Protagonista dell'incontro è stato naturalmente anche “La casa dei ricordi”, romanzo di formazione ambientato negli anni Ottanta che racconta la storia di Sara e Azzurra, due amiche unite da un legame profondo. Dietro il sorriso di Sara si nascondono però silenzi, paure e verità mai raccontate. Attraverso i ricordi, la memoria e la scoperta di segreti familiari, il libro affronta temi delicati come l'adolescenza, la crescita, il dolore e il valore dell'amicizia autentica, capace di arrivare dove spesso le parole non riescono ad arrivare.

Nel romanzo trova spazio anche Daniel, uno dei protagonisti della storia, a testimonianza del forte legame che unisce i due fratelli e delle esperienze condivise nel loro percorso di vita.

Durante la serata il pubblico ha potuto conoscere anche un'altra grande passione di Daniel: la musica. Se Manuel ha trovato nella scrittura il suo modo di esprimersi, Daniel ha scoperto nella musica uno strumento altrettanto potente. I genitori hanno raccontato come entrambi abbiano saputo costruire percorsi personali e autonomi attraverso linguaggi diversi ma ugualmente efficaci.

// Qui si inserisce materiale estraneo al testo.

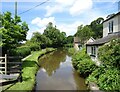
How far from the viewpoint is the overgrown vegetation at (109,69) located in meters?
12.8

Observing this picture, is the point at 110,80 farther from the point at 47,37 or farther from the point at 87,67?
the point at 47,37

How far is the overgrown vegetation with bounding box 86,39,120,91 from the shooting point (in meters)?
12.8

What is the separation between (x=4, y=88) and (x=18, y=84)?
3.92 ft

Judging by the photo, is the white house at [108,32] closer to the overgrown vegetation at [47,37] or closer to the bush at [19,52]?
the bush at [19,52]

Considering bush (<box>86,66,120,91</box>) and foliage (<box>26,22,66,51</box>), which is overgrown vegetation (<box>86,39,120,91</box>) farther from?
foliage (<box>26,22,66,51</box>)

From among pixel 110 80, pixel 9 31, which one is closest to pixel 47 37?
pixel 9 31

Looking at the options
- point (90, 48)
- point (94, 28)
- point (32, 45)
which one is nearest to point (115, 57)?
point (90, 48)

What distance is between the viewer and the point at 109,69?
14.3 meters

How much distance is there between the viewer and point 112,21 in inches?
967

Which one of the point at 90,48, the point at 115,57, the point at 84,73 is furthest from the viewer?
the point at 90,48

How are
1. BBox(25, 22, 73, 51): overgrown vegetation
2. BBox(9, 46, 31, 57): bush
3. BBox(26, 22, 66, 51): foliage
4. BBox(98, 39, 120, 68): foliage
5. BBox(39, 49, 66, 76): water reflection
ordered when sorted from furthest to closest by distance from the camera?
BBox(26, 22, 66, 51): foliage, BBox(25, 22, 73, 51): overgrown vegetation, BBox(39, 49, 66, 76): water reflection, BBox(9, 46, 31, 57): bush, BBox(98, 39, 120, 68): foliage

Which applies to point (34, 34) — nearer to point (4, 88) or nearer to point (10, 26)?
point (10, 26)

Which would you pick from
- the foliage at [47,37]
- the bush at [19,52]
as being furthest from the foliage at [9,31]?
the foliage at [47,37]

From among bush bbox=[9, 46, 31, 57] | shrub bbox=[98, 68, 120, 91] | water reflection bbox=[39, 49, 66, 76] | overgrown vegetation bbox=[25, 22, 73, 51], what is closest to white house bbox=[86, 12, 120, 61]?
water reflection bbox=[39, 49, 66, 76]
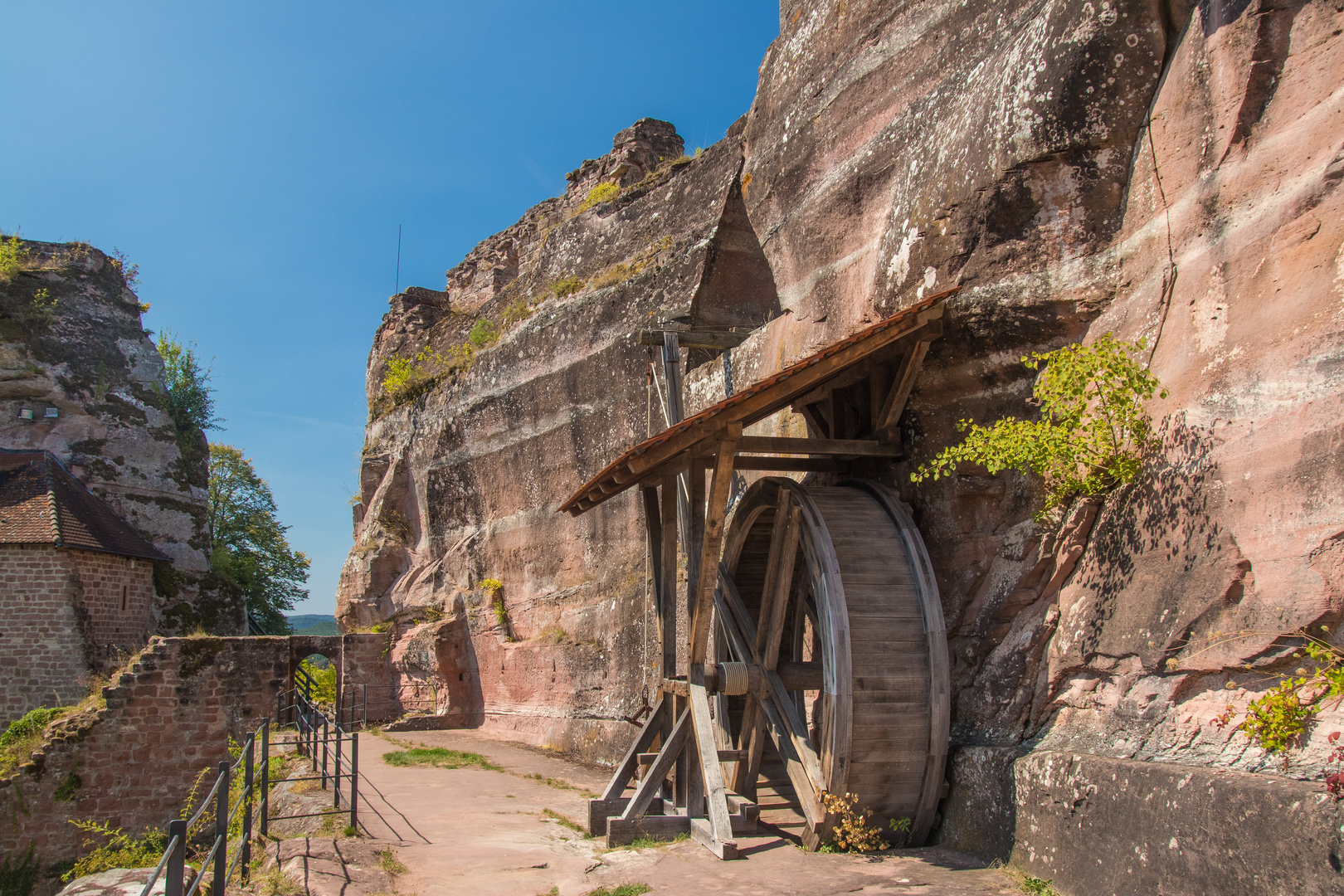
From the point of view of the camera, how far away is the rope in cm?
643

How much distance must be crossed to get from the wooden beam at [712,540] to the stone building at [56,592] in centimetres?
1481

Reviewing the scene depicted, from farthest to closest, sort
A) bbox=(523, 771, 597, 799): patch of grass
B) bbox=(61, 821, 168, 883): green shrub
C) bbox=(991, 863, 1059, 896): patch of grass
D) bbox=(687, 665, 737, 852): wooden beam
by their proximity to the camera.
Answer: bbox=(61, 821, 168, 883): green shrub, bbox=(523, 771, 597, 799): patch of grass, bbox=(687, 665, 737, 852): wooden beam, bbox=(991, 863, 1059, 896): patch of grass

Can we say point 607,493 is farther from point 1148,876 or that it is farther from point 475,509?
point 475,509

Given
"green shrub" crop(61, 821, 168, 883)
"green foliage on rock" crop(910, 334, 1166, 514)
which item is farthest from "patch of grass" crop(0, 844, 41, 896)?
"green foliage on rock" crop(910, 334, 1166, 514)

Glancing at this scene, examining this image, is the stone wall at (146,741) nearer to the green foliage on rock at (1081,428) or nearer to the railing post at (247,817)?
the railing post at (247,817)

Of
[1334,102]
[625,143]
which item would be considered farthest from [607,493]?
[625,143]

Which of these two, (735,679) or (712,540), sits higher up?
(712,540)

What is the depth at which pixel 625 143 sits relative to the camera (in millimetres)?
15203

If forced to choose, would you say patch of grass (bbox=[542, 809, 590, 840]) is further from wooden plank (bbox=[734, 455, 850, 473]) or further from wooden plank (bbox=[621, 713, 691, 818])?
wooden plank (bbox=[734, 455, 850, 473])

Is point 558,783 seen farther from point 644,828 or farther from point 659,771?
point 644,828

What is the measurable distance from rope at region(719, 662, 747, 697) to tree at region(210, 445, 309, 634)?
25.6 meters

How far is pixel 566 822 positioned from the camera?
24.4 feet

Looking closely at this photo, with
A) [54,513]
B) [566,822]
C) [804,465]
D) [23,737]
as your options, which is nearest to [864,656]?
[804,465]

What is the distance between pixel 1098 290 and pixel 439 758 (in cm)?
954
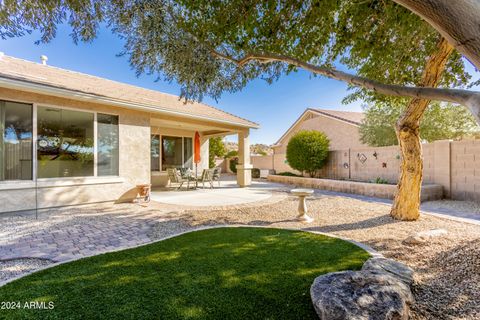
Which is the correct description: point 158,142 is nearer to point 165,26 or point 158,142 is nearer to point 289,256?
point 165,26

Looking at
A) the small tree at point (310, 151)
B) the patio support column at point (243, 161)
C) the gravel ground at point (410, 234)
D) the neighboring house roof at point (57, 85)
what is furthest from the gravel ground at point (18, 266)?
the small tree at point (310, 151)

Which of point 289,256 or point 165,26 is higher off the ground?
point 165,26

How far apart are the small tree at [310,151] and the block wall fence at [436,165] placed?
97 centimetres

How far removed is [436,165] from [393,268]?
9365 millimetres

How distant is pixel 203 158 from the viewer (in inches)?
685

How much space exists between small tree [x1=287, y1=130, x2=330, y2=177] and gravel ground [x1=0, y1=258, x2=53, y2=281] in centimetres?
1346

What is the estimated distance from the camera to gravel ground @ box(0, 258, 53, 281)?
150 inches

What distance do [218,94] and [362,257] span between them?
622cm

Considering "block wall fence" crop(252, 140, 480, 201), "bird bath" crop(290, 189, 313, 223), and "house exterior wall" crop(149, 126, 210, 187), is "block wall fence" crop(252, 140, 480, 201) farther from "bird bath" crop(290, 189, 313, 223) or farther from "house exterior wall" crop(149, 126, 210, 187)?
"house exterior wall" crop(149, 126, 210, 187)

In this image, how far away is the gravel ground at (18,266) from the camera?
3816 millimetres

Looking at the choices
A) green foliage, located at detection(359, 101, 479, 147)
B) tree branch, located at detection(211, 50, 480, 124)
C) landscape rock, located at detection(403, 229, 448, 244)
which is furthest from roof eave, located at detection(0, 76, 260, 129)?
green foliage, located at detection(359, 101, 479, 147)

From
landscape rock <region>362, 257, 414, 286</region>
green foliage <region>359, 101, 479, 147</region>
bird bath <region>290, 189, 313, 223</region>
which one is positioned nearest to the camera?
landscape rock <region>362, 257, 414, 286</region>

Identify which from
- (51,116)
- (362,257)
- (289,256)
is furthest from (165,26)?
(362,257)

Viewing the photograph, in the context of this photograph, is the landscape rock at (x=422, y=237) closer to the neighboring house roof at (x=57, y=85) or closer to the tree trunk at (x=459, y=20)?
the tree trunk at (x=459, y=20)
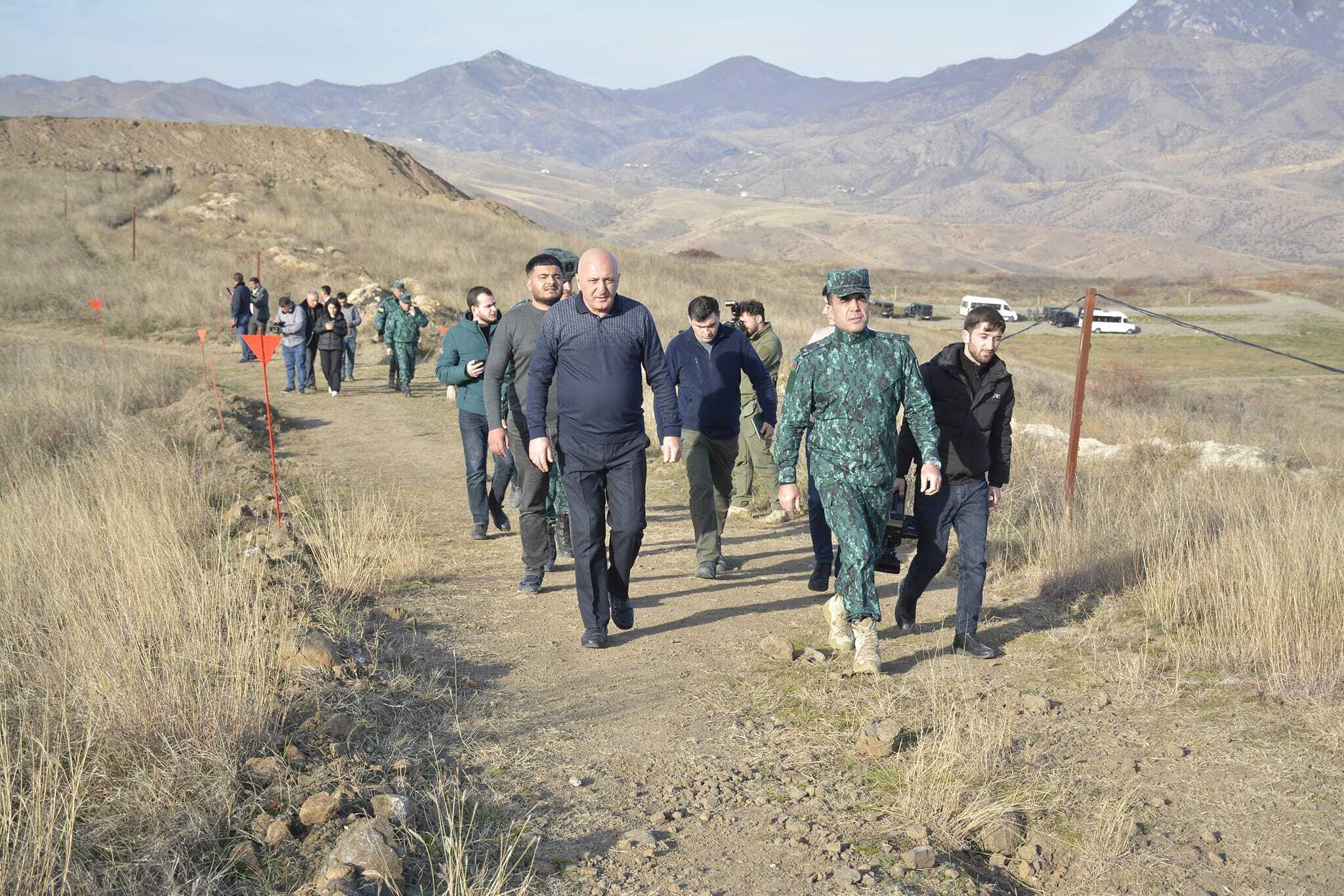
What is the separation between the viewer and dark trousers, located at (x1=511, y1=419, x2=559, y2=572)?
21.4 ft

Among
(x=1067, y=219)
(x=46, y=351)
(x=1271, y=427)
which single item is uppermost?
(x=1067, y=219)

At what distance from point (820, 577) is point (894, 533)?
136cm

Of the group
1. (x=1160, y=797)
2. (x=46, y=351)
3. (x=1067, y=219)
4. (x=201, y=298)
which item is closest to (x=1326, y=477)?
(x=1160, y=797)

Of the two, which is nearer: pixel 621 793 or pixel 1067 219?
pixel 621 793

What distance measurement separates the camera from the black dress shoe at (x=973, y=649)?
5598mm

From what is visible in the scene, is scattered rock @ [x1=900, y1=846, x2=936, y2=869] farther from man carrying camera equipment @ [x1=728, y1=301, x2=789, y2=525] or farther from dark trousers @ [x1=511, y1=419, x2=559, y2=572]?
man carrying camera equipment @ [x1=728, y1=301, x2=789, y2=525]

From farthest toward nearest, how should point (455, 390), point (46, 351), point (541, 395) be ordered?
point (46, 351)
point (455, 390)
point (541, 395)

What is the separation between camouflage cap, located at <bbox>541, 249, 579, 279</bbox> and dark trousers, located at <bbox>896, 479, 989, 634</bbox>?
2.82 m

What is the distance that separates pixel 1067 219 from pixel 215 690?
7332 inches

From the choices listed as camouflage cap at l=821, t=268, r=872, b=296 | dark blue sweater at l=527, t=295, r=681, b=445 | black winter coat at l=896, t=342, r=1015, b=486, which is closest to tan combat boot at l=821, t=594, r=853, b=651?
black winter coat at l=896, t=342, r=1015, b=486

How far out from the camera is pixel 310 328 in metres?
17.0

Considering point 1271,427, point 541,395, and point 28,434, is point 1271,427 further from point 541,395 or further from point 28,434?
point 28,434

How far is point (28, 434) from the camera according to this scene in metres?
10.3

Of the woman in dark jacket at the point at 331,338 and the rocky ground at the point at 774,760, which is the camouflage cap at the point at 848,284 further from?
the woman in dark jacket at the point at 331,338
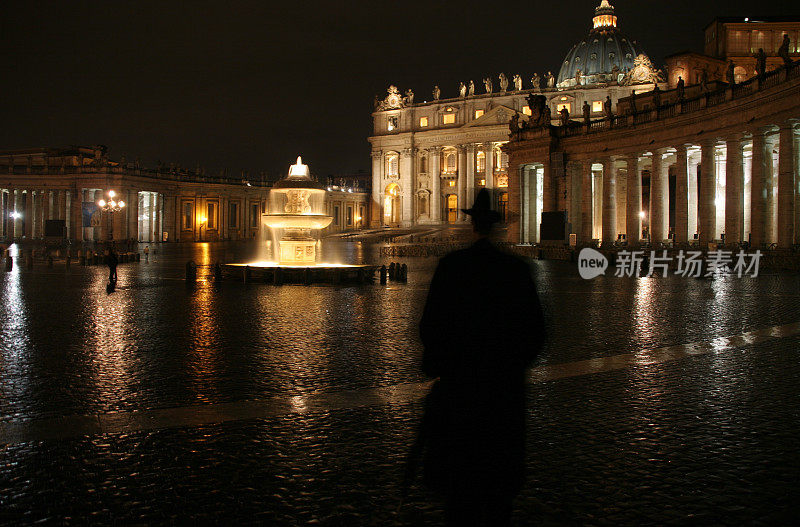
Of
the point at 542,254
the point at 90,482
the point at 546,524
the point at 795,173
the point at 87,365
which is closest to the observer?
the point at 546,524

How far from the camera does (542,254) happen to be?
1797 inches

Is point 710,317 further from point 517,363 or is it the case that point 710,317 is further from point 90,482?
point 90,482

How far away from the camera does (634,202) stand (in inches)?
1828

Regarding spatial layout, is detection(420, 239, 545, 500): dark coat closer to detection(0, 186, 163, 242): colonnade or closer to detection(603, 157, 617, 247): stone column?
detection(603, 157, 617, 247): stone column

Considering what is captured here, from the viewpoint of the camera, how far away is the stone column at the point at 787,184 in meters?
32.4

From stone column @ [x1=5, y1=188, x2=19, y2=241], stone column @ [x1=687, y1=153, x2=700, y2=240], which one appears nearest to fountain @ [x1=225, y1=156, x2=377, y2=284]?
stone column @ [x1=687, y1=153, x2=700, y2=240]

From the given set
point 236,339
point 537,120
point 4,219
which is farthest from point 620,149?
point 4,219

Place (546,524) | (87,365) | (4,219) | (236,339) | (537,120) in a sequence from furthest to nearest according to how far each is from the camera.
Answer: (4,219) → (537,120) → (236,339) → (87,365) → (546,524)

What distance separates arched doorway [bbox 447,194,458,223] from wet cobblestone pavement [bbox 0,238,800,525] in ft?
333

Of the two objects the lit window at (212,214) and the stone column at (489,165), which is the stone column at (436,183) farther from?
the lit window at (212,214)

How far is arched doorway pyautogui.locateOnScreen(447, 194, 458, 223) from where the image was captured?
117 m

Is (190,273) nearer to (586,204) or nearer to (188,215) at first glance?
(586,204)

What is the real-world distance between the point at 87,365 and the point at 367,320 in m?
6.76

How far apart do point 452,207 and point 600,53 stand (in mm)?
44590
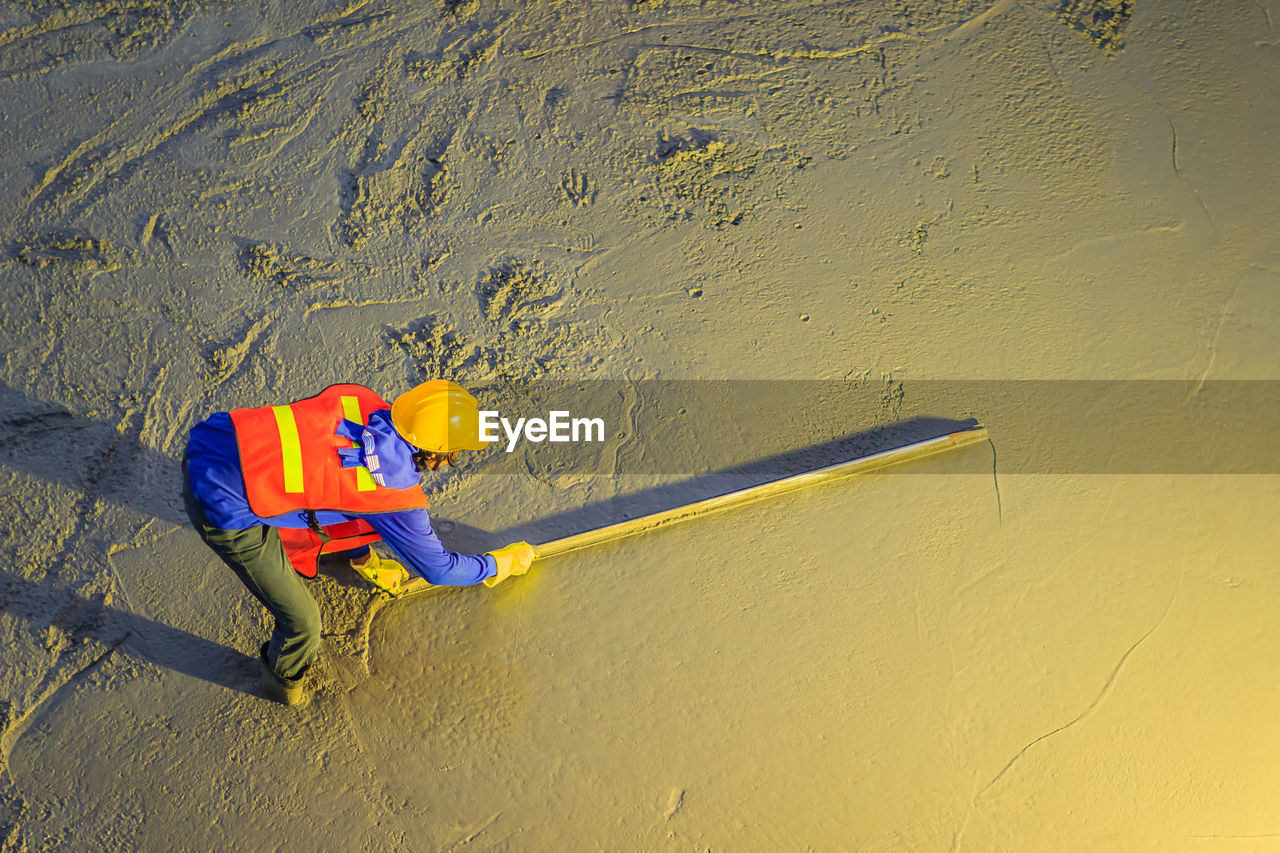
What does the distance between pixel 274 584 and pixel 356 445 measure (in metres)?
0.55

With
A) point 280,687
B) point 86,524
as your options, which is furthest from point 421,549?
point 86,524

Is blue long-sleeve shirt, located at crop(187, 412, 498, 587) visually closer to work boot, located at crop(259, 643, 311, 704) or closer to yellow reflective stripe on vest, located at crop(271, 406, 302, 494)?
yellow reflective stripe on vest, located at crop(271, 406, 302, 494)

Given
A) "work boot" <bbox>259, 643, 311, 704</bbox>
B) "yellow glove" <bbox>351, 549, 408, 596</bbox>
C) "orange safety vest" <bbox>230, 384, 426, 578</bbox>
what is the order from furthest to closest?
1. "yellow glove" <bbox>351, 549, 408, 596</bbox>
2. "work boot" <bbox>259, 643, 311, 704</bbox>
3. "orange safety vest" <bbox>230, 384, 426, 578</bbox>

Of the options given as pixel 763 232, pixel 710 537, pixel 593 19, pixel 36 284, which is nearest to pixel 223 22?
pixel 36 284

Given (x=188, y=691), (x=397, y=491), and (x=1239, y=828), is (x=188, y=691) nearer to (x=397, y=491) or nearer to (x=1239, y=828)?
(x=397, y=491)

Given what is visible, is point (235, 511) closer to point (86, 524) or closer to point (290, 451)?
point (290, 451)

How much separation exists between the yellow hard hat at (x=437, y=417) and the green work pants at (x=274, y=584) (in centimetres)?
55

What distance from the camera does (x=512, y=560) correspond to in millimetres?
2682

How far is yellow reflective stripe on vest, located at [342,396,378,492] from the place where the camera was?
2131mm

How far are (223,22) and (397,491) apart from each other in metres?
2.93

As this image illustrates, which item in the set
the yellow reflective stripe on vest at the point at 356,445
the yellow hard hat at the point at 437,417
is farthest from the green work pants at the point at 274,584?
the yellow hard hat at the point at 437,417

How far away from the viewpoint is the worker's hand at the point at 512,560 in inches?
104

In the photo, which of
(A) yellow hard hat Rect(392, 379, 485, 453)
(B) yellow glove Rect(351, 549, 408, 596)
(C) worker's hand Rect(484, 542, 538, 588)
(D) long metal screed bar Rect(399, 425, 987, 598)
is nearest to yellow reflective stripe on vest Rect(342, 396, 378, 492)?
(A) yellow hard hat Rect(392, 379, 485, 453)

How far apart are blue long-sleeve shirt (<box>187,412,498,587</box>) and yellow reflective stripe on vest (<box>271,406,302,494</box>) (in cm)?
12
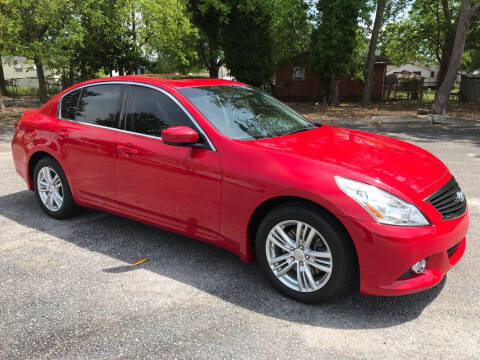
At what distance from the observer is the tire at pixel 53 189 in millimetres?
4820

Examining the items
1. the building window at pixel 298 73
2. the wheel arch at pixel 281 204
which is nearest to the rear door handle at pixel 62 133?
the wheel arch at pixel 281 204

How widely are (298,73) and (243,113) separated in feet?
93.7

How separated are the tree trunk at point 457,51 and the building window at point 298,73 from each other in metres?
14.9

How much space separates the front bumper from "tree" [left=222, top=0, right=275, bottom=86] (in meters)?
19.6

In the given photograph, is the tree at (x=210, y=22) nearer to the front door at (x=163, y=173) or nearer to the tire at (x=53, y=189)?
the tire at (x=53, y=189)

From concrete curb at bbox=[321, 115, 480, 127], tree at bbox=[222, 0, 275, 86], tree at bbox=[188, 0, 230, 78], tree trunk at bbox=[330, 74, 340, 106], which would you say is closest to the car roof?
concrete curb at bbox=[321, 115, 480, 127]

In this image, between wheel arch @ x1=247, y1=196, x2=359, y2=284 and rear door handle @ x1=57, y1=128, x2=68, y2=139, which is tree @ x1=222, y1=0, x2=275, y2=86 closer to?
rear door handle @ x1=57, y1=128, x2=68, y2=139

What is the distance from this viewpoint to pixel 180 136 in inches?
136

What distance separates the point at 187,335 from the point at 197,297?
1.63ft

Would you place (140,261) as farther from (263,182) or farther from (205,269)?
(263,182)

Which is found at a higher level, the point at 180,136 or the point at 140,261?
the point at 180,136

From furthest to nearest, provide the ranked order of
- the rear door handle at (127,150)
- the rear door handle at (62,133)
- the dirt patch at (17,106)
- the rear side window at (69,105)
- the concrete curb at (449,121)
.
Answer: the dirt patch at (17,106), the concrete curb at (449,121), the rear side window at (69,105), the rear door handle at (62,133), the rear door handle at (127,150)

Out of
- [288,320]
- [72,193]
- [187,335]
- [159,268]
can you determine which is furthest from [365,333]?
[72,193]

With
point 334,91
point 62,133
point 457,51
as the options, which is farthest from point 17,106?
point 457,51
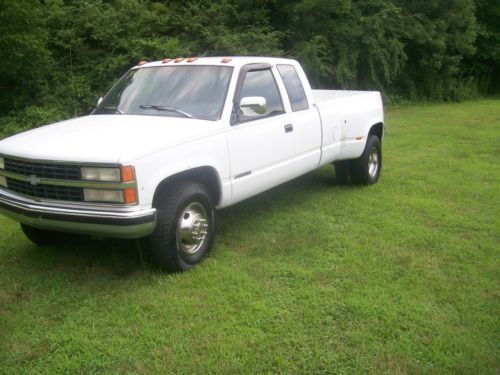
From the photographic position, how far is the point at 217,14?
47.8ft

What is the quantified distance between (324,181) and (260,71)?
2.69 m

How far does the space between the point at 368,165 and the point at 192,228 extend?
3.67 m

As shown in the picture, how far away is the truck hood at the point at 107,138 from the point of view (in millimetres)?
3984

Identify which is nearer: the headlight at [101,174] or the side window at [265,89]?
the headlight at [101,174]

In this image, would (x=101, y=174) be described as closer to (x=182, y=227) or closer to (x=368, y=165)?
(x=182, y=227)

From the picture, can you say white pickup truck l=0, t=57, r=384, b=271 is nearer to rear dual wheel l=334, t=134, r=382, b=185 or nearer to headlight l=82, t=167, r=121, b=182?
Answer: headlight l=82, t=167, r=121, b=182

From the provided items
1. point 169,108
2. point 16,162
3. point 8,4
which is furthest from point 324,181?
point 8,4

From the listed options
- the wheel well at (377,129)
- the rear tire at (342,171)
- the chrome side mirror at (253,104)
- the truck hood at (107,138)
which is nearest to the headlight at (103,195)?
the truck hood at (107,138)

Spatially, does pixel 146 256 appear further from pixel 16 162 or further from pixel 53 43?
pixel 53 43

Particolarmente toccante la proiezione di alcuni video dedicati ai progetti a cui i due fratelli partecipano, tra cui "Modelli si nasce", iniziative che promuovono inclusione, autonomia e valorizzazione delle capacità delle persone con disabilità.

Uno dei momenti più emozionanti è arrivato quando Manuel ha scelto di comunicare direttamente con il pubblico attraverso il computer, scrivendo un pensiero che è stato letto in sala. Subito dopo Daniel ha regalato ai presenti alcuni brani eseguiti con la diamonica, ricevendo un lungo applauso.

L'incontro ha offerto anche una riflessione più ampia sul significato dell'inclusione. È emersa con forza la necessità di superare stereotipi e pregiudizi che ancora oggi portano molte persone autistiche a essere considerate incapaci o inadatte. Al contrario, le storie di Manuel e Daniel dimostrano quanto talento, sensibilità e intelligenza possano restare invisibili quando non vengono offerte le giuste opportunità.

Particolare attenzione è stata dedicata al ruolo della scuola, chiamata a riconoscere e valorizzare le potenzialità di ogni studente, offrendo percorsi realmente inclusivi e consentendo a tutti di apprendere, crescere e partecipare alla vita sociale senza distinzioni.

Una serata che ha ricordato come ogni persona abbia il diritto di trovare la propria voce, qualunque forma essa assuma, e come la vera inclusione nasca dalla capacità di ascoltare ciò che spesso il silenzio cerca di raccontare.